The CIB statement, which responded to the points raised in Steffen’s interview, said: “The Board respects anyone’s right to critique CIP Saint Lucia and in fact welcomes such critiques as they give us a chance to re-examine our programme and continue to improve. However, where necessary the Board will correct misconceptions and inaccuracies about CIP Saint Lucia.
“The issue of requiring a minimum net worth US$3million has been a topic of much debate and we have received both positive and negative feedback to having this requirement. Having a minimum net worth requirement is one of the ways in which CIP Saint Lucia distinguishes itself. Given the programme is limited to 500 approvals annually, it ensures that it is indeed high net worth individuals who apply.
“So far there has been tremendous interest in our real estate projects precisely because our tourism product is up market.

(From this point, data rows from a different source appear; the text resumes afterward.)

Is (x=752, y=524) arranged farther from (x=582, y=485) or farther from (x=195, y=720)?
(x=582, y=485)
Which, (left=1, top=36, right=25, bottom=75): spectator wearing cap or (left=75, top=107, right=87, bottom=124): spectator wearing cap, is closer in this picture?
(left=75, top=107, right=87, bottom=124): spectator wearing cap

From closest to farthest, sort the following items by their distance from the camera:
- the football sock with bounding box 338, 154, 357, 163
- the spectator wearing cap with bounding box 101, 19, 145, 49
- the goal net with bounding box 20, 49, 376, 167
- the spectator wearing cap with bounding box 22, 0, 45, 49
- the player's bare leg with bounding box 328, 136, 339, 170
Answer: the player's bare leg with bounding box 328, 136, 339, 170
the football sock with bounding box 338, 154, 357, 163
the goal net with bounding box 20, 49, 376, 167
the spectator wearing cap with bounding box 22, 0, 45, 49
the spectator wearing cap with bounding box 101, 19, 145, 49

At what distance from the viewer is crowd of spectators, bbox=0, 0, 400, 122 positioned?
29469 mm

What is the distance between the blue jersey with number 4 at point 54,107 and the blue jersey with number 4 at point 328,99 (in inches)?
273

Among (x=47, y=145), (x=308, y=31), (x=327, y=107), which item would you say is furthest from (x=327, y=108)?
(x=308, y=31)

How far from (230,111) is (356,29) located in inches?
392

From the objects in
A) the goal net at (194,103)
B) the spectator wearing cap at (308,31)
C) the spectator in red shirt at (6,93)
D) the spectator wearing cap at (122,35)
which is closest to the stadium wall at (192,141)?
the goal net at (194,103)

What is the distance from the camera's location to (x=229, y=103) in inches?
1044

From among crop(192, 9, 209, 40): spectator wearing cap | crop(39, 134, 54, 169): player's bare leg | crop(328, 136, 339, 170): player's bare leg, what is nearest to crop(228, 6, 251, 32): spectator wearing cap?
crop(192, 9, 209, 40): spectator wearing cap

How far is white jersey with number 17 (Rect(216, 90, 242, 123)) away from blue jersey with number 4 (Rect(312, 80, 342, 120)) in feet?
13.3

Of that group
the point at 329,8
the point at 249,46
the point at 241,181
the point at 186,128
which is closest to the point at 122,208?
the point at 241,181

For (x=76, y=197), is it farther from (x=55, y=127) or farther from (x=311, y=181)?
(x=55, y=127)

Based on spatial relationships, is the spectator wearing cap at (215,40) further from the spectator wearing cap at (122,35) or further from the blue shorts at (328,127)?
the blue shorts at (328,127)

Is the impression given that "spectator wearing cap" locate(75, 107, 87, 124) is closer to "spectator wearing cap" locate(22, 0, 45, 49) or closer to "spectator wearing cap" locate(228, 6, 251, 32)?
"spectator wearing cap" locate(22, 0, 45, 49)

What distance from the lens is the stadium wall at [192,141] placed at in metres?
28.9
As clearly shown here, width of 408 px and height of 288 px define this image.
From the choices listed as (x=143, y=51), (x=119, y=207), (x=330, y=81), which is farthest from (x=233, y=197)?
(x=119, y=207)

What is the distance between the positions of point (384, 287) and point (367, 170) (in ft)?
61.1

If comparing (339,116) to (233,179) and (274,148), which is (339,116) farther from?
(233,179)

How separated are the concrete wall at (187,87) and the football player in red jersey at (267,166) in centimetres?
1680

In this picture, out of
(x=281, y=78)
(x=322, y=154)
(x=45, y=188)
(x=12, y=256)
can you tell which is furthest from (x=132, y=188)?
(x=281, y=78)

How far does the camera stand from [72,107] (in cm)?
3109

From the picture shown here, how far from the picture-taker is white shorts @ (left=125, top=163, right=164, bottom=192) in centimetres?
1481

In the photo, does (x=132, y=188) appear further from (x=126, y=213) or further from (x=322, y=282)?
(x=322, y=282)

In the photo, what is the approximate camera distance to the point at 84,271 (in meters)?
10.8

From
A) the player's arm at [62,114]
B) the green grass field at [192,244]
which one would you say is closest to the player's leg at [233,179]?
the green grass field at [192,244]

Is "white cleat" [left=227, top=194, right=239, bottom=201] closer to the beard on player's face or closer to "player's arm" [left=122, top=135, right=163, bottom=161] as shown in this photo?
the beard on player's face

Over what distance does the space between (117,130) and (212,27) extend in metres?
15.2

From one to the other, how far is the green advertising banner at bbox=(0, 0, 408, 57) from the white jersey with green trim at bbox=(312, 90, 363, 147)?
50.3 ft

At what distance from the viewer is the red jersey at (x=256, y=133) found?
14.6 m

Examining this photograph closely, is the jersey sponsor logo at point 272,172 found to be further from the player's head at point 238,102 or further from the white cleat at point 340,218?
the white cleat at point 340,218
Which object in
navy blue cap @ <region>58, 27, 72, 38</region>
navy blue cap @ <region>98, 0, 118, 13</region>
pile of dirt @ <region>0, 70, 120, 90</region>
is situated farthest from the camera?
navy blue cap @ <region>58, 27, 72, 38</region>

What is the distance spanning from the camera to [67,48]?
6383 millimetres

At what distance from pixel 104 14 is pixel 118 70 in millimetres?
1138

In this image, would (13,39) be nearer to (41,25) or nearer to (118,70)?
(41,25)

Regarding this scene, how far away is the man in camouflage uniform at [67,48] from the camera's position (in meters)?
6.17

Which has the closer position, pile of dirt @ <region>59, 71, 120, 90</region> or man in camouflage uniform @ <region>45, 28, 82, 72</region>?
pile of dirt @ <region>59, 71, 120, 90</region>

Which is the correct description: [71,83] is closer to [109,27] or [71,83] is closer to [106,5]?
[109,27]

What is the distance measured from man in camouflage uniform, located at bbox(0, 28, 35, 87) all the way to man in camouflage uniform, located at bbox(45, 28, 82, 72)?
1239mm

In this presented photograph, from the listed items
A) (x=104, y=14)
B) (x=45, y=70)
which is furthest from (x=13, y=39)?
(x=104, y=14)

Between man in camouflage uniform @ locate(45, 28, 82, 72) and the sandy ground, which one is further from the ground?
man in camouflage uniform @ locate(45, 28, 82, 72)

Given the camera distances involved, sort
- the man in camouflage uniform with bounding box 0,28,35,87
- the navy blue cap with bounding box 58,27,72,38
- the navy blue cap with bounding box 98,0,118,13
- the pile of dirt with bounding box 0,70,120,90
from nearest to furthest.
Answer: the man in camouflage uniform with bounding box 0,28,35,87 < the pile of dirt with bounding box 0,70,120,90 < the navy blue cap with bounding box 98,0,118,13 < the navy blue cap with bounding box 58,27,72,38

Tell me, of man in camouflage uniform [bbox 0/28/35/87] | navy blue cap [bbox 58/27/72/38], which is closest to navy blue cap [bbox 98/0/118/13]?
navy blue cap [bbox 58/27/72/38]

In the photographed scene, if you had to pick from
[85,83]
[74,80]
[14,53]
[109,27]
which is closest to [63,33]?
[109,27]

The US$300,000 price point is a minimum requirement and does not determine the market price set by the developers. Furthermore, our programme is targeted to the development of our tourism product rather that the sale of residential properties which further accounts for the price differential. We wish to clarify that CIP Saint Lucia does not award citizenship for the purchase of shares in the development company. It is expected that announcements of the CIP Approved Projects will be made shortly.
“Whereas Henley & Partners has expressed the opinion that the Government Bonds option is a bad one, this criticism is based on a misunderstanding of this investment option. Annually, the Government of Saint Lucia raises funds by the issuing of bonds. Often these issues are not fully subscribed and therefore there are shortfalls in the funding estimates. The Government of Saint Lucia has made USD $20,000,000 worth of bonds available for sale through the CIP. These five year bonds are non-interest bearing. Therefore the bonds sold under CIP Saint Lucia will significantly reduce the cost of borrowing while making the bonds more attractive.
“Of particular concern is Steffen’s claim that “there has been no transparency or open tender process” for engaging marketing agencies. A selective tendering process was used where three recognized marketing agents were invited to make presentations to the the Board.